RECORD EXTRACTS ::
::::

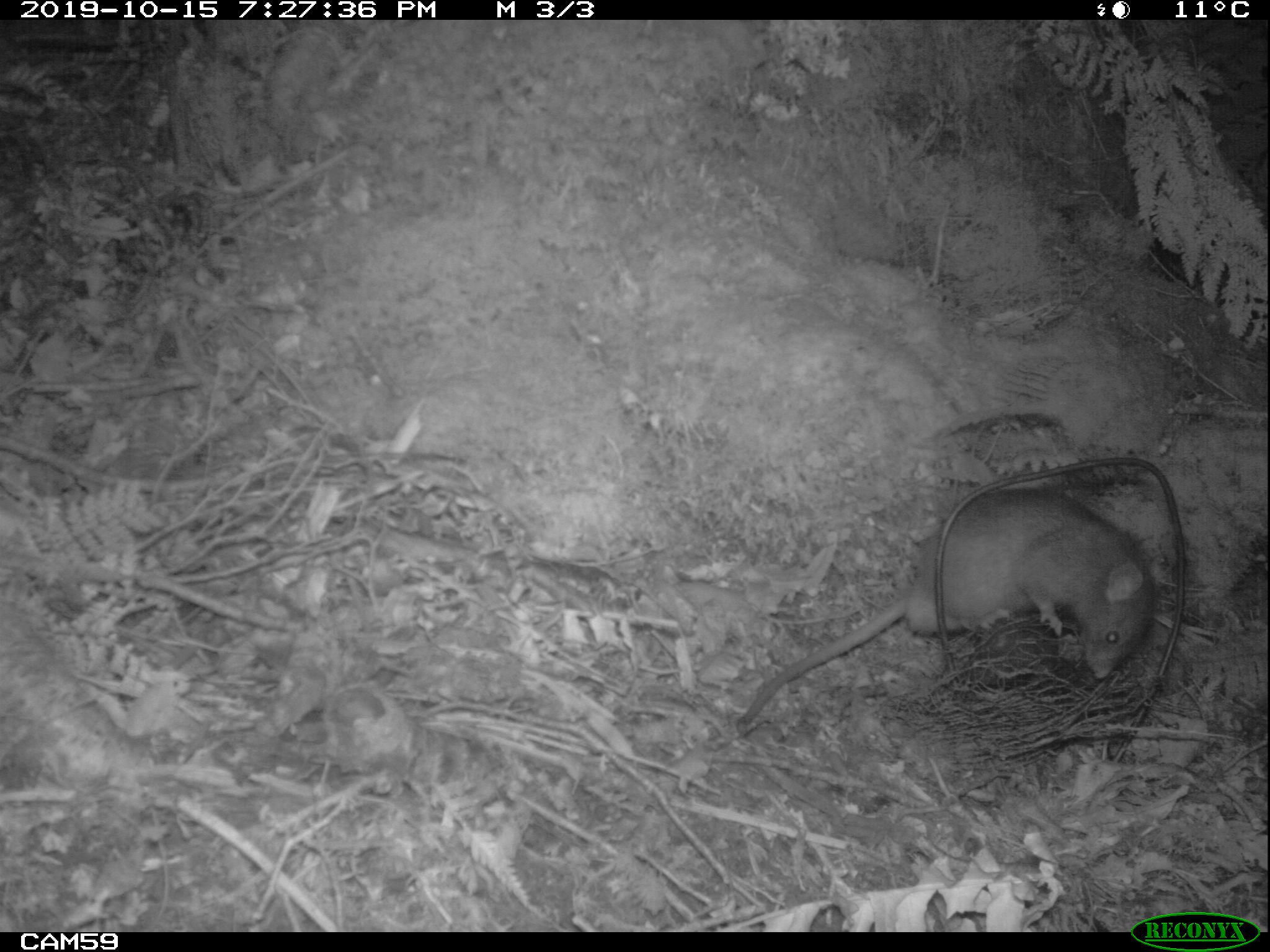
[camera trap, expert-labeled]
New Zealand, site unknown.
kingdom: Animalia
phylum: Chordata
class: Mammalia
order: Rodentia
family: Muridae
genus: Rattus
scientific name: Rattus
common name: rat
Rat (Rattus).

::::

WHAT IS EXPECTED :: Every entry should be written out word for word, except for its pictures.

RESPONSE TO THIS TASK ::
[camera trap, expert-labeled]
New Zealand, site unknown.
kingdom: Animalia
phylum: Chordata
class: Mammalia
order: Rodentia
family: Muridae
genus: Rattus
scientific name: Rattus
common name: rat
Rat (Rattus).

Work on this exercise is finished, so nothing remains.